И вот передо мной голова. Лысая, в натуральную величину. Не очень похожа на Лику, но мне не портреты рисовать, а главное там и так видно – синим цветом отмечено поле поражения, россыпь пятен поменьше и совсем маленьких. Синий это химический ожог. Он во многих местах украшен красными вкраплениями. Это уже порезы, следы от стекла.
- Всёля, сними выкройку поражённого участка и разверни.
Синее пятно будто соскользнуло с медленно вращающейся перед моими глазами головы, развернулось в кляксу с неровными краями.
- Разметь типы волос.
И клякса закрасилась в три разных оттенка. Я потёрла лицо, размышляя, как это красиво разделить на удобные куска – к виску пойдут тонкие волосинки, это одна матрица, а вот два остальных вида… Я опять посмотрела на картинку.
Представила, как буду это делать и решительно вздохнула. Если Валентину всё равно как выглядит Лика, то заниматься ювелирной вышивкой на её голове я не стану – и без этого предстоит долгая и кропотливая работа. Что ж, задача сразу упростилась.
- Делаем пять матриц, - скомандовала я. – С тонкими волосками одну, вторую – со средними. Форма вот такая, - обрисовала в воздухе область. – А остальное делим вот так и так. Последний кусок оставляем самым большим. Из него буду латки нарезать уже в процессе.
Лёгкие металлические пластины с тихим стуком воплотились на столе. Я перебрала их, любуясь гладкостью и тусклым блеском металла. Так, хорошо, матрицы есть. Набросала на листке общий контур и сектора, сверяясь с висящим изображением. Так, это чтобы не забыть.
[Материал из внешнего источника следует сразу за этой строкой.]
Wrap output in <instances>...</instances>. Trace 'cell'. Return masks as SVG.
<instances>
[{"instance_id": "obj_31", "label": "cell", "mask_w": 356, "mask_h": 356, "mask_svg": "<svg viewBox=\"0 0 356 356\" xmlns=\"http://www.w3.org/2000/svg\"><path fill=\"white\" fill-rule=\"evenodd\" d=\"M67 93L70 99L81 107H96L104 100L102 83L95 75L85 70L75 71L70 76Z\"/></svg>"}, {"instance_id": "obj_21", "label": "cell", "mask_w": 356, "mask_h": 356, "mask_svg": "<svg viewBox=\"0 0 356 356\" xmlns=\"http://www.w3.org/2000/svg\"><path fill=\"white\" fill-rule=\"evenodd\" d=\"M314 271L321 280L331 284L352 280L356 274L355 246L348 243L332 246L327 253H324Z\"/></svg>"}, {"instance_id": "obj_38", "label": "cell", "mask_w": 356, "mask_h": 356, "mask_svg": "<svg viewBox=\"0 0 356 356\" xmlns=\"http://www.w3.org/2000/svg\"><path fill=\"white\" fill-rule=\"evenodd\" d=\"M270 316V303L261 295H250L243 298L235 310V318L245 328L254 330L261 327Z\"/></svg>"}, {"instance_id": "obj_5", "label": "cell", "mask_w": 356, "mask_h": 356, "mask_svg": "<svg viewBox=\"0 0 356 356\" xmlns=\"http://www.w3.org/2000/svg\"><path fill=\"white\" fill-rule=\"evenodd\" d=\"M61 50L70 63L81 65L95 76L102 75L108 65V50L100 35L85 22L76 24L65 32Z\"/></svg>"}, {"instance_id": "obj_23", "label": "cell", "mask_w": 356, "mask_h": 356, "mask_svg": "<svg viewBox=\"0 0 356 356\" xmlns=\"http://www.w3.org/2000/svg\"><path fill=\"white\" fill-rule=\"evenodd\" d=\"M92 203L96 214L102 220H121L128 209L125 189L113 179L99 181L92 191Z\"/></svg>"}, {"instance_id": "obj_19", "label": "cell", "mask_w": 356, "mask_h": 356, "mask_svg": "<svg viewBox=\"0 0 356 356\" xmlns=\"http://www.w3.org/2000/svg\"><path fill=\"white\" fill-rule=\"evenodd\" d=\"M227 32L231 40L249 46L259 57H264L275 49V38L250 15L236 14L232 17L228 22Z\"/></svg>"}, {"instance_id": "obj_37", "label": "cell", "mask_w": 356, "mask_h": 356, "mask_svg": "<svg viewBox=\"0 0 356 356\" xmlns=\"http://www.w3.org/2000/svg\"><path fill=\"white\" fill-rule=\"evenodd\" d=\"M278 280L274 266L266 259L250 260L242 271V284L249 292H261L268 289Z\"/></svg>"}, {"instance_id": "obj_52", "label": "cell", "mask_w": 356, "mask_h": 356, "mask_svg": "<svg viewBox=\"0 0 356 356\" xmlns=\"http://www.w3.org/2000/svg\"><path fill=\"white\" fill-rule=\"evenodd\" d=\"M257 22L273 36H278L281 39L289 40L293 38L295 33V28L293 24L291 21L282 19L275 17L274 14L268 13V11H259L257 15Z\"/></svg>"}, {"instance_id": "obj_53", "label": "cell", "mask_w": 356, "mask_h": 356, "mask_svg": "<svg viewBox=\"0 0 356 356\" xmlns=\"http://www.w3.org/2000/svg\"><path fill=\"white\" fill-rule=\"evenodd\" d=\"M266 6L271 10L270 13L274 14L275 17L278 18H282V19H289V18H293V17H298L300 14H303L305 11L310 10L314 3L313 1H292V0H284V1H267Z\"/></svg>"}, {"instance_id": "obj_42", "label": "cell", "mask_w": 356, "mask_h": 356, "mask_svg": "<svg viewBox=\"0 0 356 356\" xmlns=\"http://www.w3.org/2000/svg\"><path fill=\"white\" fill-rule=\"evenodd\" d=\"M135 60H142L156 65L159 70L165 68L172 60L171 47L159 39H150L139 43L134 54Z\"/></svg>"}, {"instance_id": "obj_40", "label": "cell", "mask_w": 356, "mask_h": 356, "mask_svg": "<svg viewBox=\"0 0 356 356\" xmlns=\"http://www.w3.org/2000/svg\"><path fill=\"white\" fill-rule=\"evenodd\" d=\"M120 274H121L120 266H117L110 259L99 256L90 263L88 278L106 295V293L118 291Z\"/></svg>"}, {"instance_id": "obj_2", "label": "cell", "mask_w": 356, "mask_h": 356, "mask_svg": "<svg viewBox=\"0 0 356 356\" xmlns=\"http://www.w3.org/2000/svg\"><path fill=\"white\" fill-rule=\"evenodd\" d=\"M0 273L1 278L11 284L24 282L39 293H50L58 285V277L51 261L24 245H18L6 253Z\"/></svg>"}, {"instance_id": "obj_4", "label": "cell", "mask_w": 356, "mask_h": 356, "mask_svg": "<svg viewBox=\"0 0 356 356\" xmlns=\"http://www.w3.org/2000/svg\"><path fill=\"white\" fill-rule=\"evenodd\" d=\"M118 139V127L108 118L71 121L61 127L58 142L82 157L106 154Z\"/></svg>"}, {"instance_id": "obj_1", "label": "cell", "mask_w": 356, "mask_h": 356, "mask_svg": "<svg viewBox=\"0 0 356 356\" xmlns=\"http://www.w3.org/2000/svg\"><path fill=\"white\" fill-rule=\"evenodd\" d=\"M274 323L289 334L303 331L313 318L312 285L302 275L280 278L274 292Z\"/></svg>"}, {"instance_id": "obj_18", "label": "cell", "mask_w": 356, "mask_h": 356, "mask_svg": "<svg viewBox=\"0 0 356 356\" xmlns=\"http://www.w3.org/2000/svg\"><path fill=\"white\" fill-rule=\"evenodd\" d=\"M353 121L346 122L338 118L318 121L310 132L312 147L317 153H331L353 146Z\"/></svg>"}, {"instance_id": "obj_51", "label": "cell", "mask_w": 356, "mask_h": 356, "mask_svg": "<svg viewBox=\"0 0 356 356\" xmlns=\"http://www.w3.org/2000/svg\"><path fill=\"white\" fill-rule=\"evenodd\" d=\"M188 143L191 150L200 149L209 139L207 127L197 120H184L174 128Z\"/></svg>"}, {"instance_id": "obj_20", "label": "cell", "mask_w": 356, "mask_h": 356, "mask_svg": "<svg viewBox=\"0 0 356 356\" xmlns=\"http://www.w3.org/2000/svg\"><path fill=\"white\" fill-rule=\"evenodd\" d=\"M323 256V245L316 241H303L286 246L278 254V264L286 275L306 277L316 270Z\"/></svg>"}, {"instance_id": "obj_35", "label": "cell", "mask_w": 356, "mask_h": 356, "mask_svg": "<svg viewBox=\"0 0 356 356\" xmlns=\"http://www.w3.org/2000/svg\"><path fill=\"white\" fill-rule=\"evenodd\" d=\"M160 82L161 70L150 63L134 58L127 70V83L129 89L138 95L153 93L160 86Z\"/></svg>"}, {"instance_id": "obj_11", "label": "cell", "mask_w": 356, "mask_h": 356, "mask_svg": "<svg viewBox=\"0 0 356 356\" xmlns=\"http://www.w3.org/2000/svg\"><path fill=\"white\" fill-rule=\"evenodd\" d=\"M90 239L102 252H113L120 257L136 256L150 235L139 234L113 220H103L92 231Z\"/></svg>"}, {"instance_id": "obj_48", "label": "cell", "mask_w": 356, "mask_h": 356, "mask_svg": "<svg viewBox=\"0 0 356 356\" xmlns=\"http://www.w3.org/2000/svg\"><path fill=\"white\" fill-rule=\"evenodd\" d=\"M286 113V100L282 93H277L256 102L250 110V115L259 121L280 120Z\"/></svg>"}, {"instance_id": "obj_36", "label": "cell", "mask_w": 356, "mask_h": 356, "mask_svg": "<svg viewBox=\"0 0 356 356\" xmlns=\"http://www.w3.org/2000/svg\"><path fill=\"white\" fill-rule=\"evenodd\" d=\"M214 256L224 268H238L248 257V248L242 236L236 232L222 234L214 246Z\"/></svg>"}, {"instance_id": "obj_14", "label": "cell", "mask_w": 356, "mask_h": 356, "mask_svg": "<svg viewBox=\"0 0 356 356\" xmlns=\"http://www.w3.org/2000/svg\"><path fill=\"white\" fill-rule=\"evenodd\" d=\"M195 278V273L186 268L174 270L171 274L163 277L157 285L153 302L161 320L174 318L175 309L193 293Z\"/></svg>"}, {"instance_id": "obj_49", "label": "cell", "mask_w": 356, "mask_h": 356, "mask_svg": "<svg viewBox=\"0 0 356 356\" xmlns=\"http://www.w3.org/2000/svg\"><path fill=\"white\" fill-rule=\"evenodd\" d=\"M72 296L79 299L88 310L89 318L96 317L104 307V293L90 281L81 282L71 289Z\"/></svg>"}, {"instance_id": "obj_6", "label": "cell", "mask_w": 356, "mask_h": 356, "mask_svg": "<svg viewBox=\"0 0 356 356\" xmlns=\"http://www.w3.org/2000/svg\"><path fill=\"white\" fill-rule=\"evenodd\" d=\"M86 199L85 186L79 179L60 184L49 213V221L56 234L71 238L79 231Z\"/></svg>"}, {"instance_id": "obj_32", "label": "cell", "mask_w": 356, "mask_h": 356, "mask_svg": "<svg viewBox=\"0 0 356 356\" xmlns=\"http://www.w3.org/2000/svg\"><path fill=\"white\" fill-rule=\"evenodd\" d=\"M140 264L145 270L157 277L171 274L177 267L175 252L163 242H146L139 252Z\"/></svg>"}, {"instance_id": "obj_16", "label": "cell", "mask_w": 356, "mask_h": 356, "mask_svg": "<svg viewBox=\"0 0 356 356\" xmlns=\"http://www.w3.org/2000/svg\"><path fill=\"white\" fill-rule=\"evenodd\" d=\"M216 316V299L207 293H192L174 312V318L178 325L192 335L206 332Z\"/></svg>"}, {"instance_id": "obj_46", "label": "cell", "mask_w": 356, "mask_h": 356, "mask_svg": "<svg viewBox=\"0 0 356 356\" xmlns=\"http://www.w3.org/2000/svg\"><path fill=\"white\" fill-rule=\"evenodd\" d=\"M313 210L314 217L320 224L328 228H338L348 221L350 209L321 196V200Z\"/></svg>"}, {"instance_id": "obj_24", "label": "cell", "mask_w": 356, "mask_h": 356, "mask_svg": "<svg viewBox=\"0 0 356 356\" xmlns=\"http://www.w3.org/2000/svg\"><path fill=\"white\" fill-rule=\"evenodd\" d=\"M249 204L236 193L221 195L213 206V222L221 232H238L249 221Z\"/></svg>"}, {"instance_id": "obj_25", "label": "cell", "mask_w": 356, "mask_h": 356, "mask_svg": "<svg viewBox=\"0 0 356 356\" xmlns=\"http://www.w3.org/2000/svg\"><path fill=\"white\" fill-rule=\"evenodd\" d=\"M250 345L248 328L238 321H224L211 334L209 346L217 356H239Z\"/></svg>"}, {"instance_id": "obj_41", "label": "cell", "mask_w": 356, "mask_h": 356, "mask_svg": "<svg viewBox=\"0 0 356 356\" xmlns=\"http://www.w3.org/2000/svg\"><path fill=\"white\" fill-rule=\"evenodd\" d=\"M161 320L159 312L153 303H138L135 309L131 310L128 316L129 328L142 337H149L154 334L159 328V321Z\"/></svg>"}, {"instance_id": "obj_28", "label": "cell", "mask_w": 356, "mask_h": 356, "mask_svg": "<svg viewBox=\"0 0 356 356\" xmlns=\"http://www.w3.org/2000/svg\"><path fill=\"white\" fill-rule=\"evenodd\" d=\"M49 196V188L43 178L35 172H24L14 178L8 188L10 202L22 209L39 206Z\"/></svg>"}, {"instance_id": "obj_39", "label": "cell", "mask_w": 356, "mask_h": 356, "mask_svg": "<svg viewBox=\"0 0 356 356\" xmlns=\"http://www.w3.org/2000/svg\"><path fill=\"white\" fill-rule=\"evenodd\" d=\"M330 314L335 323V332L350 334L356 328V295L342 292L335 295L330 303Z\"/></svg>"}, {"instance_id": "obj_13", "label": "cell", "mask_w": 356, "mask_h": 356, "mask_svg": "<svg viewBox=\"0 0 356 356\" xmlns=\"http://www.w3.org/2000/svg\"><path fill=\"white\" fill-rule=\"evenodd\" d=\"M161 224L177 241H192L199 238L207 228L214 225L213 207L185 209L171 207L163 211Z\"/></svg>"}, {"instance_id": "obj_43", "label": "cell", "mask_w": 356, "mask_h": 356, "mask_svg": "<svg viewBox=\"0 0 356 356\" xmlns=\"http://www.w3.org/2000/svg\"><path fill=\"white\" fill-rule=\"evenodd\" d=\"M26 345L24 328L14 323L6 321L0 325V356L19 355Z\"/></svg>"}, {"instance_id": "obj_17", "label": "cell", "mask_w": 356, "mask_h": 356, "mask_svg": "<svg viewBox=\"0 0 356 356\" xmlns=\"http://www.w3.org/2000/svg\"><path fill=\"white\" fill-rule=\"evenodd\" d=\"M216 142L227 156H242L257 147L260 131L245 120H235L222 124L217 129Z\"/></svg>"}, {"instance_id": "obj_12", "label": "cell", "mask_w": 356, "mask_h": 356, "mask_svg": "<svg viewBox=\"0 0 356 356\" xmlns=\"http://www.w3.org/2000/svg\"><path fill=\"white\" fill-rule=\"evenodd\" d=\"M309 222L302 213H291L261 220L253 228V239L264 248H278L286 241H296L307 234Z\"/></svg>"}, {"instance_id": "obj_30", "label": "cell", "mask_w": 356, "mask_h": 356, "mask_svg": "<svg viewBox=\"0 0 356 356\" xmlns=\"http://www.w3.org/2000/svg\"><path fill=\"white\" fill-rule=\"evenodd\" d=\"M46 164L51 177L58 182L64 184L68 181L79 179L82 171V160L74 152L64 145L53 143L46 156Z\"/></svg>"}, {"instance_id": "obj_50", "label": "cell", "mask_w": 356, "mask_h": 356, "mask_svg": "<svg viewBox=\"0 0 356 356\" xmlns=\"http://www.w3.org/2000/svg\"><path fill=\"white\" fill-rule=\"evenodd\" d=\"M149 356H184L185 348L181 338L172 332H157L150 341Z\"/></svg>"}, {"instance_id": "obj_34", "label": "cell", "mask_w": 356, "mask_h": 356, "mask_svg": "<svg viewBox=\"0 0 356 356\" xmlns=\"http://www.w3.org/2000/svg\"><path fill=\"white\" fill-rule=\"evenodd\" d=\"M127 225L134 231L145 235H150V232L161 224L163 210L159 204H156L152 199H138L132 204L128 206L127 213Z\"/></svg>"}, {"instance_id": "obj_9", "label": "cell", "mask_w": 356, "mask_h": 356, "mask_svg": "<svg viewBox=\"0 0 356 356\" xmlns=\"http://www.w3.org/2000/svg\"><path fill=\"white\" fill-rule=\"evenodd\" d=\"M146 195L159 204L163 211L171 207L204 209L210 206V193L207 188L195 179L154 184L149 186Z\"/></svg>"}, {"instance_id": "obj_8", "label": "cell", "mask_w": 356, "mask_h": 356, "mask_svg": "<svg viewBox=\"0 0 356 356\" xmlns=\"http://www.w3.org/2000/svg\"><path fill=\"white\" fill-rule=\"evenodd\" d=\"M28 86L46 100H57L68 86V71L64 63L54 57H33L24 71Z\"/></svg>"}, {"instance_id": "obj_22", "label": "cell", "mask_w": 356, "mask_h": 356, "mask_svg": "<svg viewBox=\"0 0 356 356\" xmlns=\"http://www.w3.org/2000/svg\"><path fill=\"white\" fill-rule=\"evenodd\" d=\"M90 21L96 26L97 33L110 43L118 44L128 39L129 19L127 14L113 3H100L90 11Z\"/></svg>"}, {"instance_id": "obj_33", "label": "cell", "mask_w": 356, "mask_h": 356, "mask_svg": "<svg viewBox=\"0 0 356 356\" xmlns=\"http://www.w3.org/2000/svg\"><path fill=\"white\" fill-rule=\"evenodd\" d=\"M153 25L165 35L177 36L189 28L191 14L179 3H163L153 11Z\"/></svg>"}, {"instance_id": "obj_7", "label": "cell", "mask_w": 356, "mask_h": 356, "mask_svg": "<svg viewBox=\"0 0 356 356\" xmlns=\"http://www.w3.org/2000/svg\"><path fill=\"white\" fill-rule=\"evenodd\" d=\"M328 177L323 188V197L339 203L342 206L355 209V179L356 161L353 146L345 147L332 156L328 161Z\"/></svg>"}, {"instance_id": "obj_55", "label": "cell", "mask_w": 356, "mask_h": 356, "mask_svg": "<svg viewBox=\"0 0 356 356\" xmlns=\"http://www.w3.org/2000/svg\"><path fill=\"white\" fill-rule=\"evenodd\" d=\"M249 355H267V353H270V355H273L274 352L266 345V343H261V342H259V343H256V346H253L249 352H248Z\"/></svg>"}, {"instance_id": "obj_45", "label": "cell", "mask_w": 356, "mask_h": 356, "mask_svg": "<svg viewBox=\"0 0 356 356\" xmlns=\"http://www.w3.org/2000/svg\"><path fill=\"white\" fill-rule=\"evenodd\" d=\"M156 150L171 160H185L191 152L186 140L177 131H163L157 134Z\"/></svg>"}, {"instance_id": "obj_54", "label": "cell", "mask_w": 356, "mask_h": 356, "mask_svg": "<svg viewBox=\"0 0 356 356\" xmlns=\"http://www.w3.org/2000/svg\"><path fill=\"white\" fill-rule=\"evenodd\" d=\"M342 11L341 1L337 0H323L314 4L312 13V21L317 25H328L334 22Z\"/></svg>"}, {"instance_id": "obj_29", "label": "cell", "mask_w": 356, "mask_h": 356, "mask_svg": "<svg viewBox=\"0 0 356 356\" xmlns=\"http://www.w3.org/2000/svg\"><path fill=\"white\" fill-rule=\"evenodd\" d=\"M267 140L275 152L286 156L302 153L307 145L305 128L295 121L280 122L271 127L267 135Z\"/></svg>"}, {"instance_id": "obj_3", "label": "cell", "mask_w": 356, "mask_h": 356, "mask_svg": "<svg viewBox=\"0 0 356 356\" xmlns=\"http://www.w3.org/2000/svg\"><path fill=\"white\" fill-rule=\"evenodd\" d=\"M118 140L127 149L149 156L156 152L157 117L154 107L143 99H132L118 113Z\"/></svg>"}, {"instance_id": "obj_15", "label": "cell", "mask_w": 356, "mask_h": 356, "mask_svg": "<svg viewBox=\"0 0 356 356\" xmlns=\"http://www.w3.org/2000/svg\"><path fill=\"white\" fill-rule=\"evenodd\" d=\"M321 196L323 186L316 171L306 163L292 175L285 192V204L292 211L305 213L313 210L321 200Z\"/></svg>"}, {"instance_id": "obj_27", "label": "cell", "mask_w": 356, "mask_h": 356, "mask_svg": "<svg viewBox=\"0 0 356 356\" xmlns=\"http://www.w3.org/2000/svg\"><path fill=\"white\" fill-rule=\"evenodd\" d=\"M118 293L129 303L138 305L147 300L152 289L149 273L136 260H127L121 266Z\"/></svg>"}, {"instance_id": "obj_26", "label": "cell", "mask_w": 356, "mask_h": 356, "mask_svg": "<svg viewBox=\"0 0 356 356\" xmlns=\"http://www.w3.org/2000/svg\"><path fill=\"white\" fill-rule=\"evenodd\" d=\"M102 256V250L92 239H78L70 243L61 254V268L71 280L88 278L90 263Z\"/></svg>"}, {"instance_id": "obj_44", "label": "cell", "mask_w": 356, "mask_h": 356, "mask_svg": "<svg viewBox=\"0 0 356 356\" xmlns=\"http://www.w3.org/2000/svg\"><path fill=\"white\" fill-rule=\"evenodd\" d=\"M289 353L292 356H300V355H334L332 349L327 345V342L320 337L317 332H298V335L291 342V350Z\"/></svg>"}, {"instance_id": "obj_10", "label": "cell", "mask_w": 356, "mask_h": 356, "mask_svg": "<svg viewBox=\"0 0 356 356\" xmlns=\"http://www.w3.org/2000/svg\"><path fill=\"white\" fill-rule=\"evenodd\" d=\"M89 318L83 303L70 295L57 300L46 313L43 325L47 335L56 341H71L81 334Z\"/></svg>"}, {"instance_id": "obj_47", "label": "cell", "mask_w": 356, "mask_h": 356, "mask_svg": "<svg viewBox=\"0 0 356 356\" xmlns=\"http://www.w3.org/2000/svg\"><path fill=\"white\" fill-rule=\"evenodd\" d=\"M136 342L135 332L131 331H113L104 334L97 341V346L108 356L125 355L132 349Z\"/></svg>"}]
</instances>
- Стерильность! – переложила металлические пластины с едва заметными отверстиями на подставку рядом с репликатором – аппарат уже ждал меня в лаборатории, когда я сюда ворвалась, и его наличию я радовалась, сотрясая стены счастливыми, но совершенно неприличными воплями. Хорошо, что тут звукоизоляция на высоте.
По матрицам пробежали белые искры. Не отрывая взгляда от них, потянулась к матрице с волосяными луковицами. Небольшую порцию биораствора с образцом кожи Лики распылила на матрицы, а их поместила в репликатор. Дверца с окошком плотно прилегла и со щелчком закрылась.
Довольно потёрла ладони и, приплясывая, пошла к себе – нужно навестить Лику, проверить её состояние, но сначала успокоить желудок, что сигнализировал мне тошнотой и тянущей болью, что пора позавтракать, и вообще, стоит питаться регулярно. Хотя прежде всего – проходя мимо зеркала в ванной, подкорректировала свои планы – привести себя в порядок.
Лика меня порадовала.
Ещё сонная от лекарств, она пыталась улыбнуться одной стороной рта. Это было непросто – сколько не сдерживайся, а рот растягивался и в другую, более пострадавшую сторону, причиняя как минимум неудобства, как максимум – боль. Но если хочет улыбаться, значит, всё не так плохо, как казалось ночью.
Валентин тоже выглядел получше. Он явно побывал снаружи, вопреки своим словам о том, что без Лики домой не пойдёт, - переоделся, и теперь не выглядел, как пострадавший от взрыва официальный посол в своём строгом, но грязном костюме на фоне белых стен станции в ярком свете.
Честь ему и хвала. Меня вот только зеркало и заставило умыться, причесаться и переодеться.
Теперь Валентин в мягких свободных брюках и блузе скорее напоминал богатого аристократа на отдыхе – воспитание и осанку одеждой не скрыть. И я только улыбнулась, отметив это для себя. Интересно, моё воспитание и осанка так же легко определяются?
Я только улыбнулась: какая ерунда лезет в голову после воспоминаний о прошлом!
А Валентин молодец! Устроиться с комфортом даже в пещере может не каждый. Нет, у нас не пещера, конечно, но вчера я слишком устала, чтобы выдать Всёле свои пожелания относительно устройства гостей – полотенец, мыла и прочего. Даже кормила их не я, а добросердечная Машэ - знакомый запах её любимого супа ещё витал в комнате, а глубокие пустые плошки предательски громоздились скромной кучкой на белом столике в углу.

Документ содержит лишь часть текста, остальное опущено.